* Written problem:
Any pictures in the records below should be skipped; write out everything else exactly.

--- start Entries provided ---

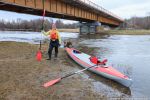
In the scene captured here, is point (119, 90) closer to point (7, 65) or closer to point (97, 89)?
point (97, 89)

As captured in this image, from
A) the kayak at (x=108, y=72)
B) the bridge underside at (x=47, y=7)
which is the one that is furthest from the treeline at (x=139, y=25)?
the kayak at (x=108, y=72)

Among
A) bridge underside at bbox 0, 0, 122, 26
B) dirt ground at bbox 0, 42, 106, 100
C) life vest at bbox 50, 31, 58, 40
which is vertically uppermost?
bridge underside at bbox 0, 0, 122, 26

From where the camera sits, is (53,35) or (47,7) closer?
(53,35)

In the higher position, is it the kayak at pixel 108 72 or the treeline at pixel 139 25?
the treeline at pixel 139 25

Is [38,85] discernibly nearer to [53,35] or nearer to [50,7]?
[53,35]

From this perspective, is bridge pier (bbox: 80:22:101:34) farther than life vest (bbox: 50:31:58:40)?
Yes

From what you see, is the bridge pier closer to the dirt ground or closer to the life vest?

--- end Entries provided ---

* Worked solution:
In the scene captured here, is point (119, 90) closer to point (7, 65) or closer to point (97, 89)?
point (97, 89)

As captured in this image, from
A) the kayak at (x=108, y=72)
B) the bridge underside at (x=47, y=7)
which is the one that is furthest from the treeline at (x=139, y=25)?
the kayak at (x=108, y=72)

Among
A) bridge underside at bbox 0, 0, 122, 26
B) dirt ground at bbox 0, 42, 106, 100
C) life vest at bbox 50, 31, 58, 40
which is vertically uppermost?
bridge underside at bbox 0, 0, 122, 26

From where the camera sits, is (53,35) or (47,7) closer?
(53,35)

In the higher position, is it the kayak at pixel 108 72 or the treeline at pixel 139 25?
the treeline at pixel 139 25

Is [38,85] discernibly nearer to [53,35] or nearer to [50,7]?
[53,35]

From this perspective, is bridge pier (bbox: 80:22:101:34) farther than life vest (bbox: 50:31:58:40)?
Yes

From what you see, is the bridge pier closer to the dirt ground or closer to the life vest?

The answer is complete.